When I said that Mr. Irving could not speak in public, I had forgotten that he did once get through with a very nice little speech on such an occasion as that just alluded to. It was at an entertainment given in 1837, at the old City Hotel in New York, by the New York booksellers to American authors. Many of “the Trade” will remember the good things said on that evening, and among them Mr. Irving’s speech about Halleck, and about Rogers the poet, as the “friend of American genius.” At my request, he afterwards wrote out his remarks, which were printed in the papers of the day. Probably this was his last, if not his best effort in this line; for the Dickens-dinner remarks were not _complete_.
○ ○ ○ ○ ○ ○ ○
Carry on the passage about Mr. Irving's public speaking, starting after its last sentence.
○ ○ ○ ○ ○ ○ ○
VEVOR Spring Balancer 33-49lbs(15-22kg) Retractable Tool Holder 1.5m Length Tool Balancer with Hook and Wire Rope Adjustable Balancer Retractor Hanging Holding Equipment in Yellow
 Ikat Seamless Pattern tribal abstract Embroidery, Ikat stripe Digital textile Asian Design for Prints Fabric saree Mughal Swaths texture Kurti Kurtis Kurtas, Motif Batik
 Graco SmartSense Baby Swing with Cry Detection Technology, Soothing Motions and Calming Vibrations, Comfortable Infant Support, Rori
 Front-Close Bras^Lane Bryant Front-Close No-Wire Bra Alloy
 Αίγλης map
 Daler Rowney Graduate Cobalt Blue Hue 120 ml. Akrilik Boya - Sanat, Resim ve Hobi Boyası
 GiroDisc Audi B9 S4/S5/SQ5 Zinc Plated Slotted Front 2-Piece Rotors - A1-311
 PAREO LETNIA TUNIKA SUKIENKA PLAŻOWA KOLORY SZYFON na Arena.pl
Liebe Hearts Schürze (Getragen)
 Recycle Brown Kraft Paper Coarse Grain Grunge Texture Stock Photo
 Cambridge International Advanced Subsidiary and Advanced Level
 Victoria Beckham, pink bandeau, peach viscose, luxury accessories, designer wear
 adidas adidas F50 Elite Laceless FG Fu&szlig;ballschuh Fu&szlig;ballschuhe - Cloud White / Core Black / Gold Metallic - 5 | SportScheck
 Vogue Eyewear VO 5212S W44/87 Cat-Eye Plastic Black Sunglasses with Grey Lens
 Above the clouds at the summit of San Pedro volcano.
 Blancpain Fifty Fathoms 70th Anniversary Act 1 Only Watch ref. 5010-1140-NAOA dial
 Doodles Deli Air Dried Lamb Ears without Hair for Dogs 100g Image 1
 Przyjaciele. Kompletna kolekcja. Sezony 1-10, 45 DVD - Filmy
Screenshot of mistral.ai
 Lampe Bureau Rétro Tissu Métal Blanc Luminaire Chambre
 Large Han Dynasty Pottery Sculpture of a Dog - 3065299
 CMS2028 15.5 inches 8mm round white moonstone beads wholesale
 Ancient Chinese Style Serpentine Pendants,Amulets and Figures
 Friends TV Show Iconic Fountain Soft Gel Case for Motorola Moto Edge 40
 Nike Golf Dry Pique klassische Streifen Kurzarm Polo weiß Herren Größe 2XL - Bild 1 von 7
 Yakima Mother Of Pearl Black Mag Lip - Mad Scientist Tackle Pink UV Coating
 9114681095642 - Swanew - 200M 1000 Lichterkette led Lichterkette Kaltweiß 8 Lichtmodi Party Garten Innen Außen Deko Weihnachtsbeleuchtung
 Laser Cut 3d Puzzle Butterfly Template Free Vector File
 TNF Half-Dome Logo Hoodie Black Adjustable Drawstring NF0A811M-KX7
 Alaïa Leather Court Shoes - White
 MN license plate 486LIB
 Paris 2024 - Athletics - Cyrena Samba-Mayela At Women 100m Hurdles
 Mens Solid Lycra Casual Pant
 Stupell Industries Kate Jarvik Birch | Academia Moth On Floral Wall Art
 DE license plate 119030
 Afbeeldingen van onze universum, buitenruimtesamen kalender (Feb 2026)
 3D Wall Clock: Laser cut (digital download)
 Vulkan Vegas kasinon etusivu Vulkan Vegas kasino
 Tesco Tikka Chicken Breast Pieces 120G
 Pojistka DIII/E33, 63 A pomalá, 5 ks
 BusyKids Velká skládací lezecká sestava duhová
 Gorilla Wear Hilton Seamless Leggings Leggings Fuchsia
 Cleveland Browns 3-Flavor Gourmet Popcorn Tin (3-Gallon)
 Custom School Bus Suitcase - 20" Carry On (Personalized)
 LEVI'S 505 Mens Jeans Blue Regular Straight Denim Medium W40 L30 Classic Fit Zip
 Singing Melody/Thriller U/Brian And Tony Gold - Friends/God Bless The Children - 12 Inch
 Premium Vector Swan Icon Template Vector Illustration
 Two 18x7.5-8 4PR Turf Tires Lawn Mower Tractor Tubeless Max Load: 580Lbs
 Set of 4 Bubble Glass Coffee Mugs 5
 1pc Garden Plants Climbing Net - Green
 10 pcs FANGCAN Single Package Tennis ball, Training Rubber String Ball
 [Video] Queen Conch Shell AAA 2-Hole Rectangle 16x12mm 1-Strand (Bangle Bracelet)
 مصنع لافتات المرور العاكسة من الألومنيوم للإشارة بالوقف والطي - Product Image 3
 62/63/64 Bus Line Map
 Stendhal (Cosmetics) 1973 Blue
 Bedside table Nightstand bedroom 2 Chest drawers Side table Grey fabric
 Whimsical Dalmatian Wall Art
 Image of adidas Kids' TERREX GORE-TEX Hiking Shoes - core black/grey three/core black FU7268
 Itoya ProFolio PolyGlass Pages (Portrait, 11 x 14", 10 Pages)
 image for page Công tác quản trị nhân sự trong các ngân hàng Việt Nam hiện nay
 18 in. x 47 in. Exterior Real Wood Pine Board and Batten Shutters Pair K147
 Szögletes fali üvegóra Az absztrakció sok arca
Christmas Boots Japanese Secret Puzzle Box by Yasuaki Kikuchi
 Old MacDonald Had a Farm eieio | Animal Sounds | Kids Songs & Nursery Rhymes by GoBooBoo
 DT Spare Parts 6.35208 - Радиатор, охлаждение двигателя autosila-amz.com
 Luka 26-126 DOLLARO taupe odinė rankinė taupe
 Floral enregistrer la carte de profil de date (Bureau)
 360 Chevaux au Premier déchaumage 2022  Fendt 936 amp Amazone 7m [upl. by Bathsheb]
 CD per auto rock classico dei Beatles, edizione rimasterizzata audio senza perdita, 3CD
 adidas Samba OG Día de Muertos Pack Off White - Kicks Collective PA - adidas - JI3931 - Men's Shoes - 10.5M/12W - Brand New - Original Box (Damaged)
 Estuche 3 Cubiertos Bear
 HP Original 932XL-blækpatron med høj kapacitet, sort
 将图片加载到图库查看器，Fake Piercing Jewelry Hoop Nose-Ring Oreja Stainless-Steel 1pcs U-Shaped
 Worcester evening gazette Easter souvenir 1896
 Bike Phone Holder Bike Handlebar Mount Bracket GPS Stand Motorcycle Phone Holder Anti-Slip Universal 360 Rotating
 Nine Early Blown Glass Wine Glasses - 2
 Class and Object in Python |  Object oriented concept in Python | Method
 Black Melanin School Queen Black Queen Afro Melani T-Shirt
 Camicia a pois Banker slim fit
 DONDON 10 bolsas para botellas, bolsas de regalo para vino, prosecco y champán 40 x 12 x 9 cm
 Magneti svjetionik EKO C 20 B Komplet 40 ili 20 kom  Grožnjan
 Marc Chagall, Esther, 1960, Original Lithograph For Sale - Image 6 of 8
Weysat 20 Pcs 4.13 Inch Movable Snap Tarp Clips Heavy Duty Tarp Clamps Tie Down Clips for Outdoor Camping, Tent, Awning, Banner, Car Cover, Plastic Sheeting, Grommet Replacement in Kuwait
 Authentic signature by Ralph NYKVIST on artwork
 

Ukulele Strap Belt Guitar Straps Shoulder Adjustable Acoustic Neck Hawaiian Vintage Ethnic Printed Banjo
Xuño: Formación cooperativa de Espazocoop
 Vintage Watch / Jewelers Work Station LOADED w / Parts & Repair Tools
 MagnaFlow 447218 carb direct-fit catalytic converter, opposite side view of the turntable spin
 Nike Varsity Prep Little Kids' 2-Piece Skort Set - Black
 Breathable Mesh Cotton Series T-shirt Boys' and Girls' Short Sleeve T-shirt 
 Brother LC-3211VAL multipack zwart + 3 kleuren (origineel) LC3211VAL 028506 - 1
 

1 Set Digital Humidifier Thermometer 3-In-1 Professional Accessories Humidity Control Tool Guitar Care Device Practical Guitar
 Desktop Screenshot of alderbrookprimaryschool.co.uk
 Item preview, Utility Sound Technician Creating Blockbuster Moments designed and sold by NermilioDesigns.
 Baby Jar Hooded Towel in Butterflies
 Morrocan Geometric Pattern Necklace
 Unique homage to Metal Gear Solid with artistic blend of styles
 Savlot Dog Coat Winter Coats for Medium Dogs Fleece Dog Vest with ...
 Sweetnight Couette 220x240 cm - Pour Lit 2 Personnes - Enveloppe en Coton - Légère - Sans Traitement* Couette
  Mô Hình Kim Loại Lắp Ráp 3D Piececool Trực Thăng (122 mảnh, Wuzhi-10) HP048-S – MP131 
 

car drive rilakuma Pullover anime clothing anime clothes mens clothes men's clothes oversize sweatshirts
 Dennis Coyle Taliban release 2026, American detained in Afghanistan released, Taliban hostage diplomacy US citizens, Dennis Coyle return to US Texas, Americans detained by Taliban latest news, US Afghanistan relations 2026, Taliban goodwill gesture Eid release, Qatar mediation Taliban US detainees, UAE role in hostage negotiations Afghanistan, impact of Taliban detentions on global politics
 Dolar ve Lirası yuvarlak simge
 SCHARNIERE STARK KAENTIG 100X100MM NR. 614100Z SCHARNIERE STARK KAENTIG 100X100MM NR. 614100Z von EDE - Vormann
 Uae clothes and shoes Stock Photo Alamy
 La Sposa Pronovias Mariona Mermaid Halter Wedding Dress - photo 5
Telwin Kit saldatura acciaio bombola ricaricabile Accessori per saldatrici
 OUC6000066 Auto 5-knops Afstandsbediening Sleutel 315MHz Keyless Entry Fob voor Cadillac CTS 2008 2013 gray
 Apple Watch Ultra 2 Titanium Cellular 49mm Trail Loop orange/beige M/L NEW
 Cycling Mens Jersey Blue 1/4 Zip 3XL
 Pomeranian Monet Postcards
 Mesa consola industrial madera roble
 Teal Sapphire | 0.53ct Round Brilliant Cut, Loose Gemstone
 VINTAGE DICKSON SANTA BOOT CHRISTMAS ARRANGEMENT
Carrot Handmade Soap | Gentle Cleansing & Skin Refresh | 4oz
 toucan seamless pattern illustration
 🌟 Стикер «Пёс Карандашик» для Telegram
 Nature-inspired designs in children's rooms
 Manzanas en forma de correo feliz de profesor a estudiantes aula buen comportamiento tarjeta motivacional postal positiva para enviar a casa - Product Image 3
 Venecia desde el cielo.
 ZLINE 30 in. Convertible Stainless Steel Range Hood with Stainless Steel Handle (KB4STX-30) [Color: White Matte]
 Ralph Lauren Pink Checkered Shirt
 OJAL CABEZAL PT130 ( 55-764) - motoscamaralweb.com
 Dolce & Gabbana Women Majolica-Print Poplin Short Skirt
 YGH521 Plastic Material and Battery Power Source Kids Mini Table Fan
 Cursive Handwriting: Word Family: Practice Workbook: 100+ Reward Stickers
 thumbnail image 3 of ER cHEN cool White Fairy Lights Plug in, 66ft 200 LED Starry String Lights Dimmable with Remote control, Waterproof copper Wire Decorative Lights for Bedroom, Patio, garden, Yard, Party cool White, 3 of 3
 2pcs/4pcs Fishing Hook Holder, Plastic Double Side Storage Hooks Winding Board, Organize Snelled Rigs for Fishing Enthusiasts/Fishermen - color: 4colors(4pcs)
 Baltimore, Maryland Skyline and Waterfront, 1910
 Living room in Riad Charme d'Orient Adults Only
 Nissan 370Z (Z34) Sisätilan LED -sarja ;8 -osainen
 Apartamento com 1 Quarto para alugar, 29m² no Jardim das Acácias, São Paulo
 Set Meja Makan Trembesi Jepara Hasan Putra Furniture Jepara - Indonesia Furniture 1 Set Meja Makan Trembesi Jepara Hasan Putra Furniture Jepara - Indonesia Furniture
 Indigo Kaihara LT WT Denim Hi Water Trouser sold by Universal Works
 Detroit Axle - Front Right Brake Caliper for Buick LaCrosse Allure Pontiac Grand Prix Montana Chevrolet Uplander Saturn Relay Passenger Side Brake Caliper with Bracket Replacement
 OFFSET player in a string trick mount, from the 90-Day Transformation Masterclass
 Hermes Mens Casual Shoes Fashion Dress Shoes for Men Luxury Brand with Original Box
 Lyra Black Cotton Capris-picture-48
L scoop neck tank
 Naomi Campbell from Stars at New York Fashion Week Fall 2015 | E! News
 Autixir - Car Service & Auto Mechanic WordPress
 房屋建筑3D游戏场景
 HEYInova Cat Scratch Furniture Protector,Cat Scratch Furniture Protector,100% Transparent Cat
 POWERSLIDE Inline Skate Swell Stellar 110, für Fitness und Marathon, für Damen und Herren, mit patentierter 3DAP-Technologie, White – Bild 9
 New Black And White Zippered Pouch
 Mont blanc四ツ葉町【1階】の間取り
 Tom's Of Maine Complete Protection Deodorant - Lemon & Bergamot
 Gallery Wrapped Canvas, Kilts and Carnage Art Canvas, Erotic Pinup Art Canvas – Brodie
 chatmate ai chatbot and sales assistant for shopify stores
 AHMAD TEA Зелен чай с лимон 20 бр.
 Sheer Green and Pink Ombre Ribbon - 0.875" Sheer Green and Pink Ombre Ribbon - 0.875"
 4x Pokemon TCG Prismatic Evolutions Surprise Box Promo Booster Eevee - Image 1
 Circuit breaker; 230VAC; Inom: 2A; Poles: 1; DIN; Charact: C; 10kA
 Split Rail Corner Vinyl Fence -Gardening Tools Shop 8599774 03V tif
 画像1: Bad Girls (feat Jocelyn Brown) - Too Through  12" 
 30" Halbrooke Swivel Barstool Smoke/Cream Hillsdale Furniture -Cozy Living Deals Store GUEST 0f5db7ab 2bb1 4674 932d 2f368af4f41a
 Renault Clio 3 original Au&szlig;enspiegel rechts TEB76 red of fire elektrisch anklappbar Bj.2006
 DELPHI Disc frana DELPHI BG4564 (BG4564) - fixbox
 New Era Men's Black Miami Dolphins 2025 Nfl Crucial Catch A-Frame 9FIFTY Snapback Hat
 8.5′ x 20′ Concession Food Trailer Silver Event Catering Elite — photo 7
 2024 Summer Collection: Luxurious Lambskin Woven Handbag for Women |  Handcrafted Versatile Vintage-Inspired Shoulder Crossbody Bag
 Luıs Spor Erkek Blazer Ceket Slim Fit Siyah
○ ○ ○ ○ ○ ○ ○
(Final answer):
In 1845, Mr. Irving came to London from his post at Madrid, on a short visit to his friend, Mr. McLane, then American Minister to England. It was my privilege at that time to know him more domestically than before. It was pleasant to have him at my table at “Knickerbocker Cottage.” With his permission, a quiet party of four was made up;–the others being Dr. Beattie, the friend and biographer of Campbell; Samuel Carter Hall, the _litterateur_, and editor of the “Art Journal”; and William Howitt. Irving was much interested in what Dr. Beattie had to tell about Campbell, and especially so in Carter Hall’s stories of Moore and his patron, Lord Lansdowne. Moore, at this time, was in ill-health and shut up from the world. I need not attempt to quote the conversation. Irving had been somewhat intimate with Moore in former days, and found him doubtless an entertaining and lively companion,–but his replies to Hall about the “patronage” of my Lord Lansdowne, etc., indicated pretty clearly that he had no sympathy with the _small_ traits and parasitical tendencies of Moore’s character. If there was anything specially detestable to Irving and at variance with his very nature, it was that self-seeking deference to wealth and station which was so characteristic of the Irish poet.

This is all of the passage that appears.